Session on human rights situation in Africa on the fourth day of the 64th Ordinary Session of the African Commission on Human and Peoples’ Rights (ACHPR) held in Sharm El Sheikh, Egypt. April 27, 2019. EgyptToday/Maher Eskandar
CAIRO - 27 April 2019: Discussions on human rights situation in Africa persisted on the fourth day of the 64th Ordinary Session of the African Commission on Human and Peoples’ Rights (ACHPR) held in Egypt’s Sharm El Sheikh on April 24 - May 14.
In a panel discussion on NGOs’ observation of prisons as a means to prevent torture, the Cameroon delegation refuted allegations against senior state officials. The delegates called upon participants to condemn the bad content of the communication sent by the ACHPR and that tarnishes the image of Cameroon saying such content is not acceptable.
The delegation stated that the Cameroon people will not be influenced by those who want to cause political pointless debates, and that the government is ready to hold inclusive dialogues among the people. The delegates added that human rights are one of the noble goals the government is eager to achieve.

* Work to complete *
a: Update the report on the ACHPR session from "In a panel discussion" to "eager to achieve.", putting "administration" in place of "government".
b: In the report on the ACHPR session, what dates does the 64th Ordinary Session run?
c: Resume the report on the ACHPR session, continuing after its last sentence.
The data after this point comes from a different source.

* Data *
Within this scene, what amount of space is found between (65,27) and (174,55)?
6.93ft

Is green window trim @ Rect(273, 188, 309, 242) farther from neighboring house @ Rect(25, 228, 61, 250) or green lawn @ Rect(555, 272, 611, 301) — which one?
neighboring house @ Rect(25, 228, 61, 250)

* Responses per task *
a:
In a panel discussion on NGOs’ observation of prisons as a means to prevent torture, the Cameroon delegation refuted allegations against senior state officials. The delegates called upon participants to condemn the bad content of the communication sent by the ACHPR and that tarnishes the image of Cameroon saying such content is not acceptable.
The delegation stated that the Cameroon people will not be influenced by those who want to cause political pointless debates, and that the administration is ready to hold inclusive dialogues among the people. The delegates added that human rights are one of the noble goals the administration is eager to achieve.

b: April 24 to May 14.

c:
On the other hand, the ACHPR representative affirmed that the Commission follows with ultimate concern the events taking place in some parts of Cameroon adding that the Commission had sent many calls and waiting for a response. The ACHPR representative added that the Commission will visit Cameroon whenever there is a chance.
Conflict has been ongoing in the English-speaking Northwest and Southwest parts of Cameroon since late 2016 “leaving 1.3 million people in need of aid” and causing the displacement of half a million people from their homes, according to Africa News.
The Tanzanian delegation stated that the country has a media law that ensures professionalism. The delegates added that Tanzania has a number of media outlets embodied in 20 magazines, 20 broadcast stations, two state-owned newspapers and two state-owned TV networks. The delegation affirmed that all means of justice are available for Tanzanian citizens.
The representatives of Kenya stipulated that the country is a democracy where human rights are reinforced and law is abided by in all measures. The delegation underlined that all murder cases are considered by courts such as the case of the six-month baby girl which was decided in February. The delegation added that measures have been taken to make laws compatible with human rights requirements after holding social dialogue with concerned parties.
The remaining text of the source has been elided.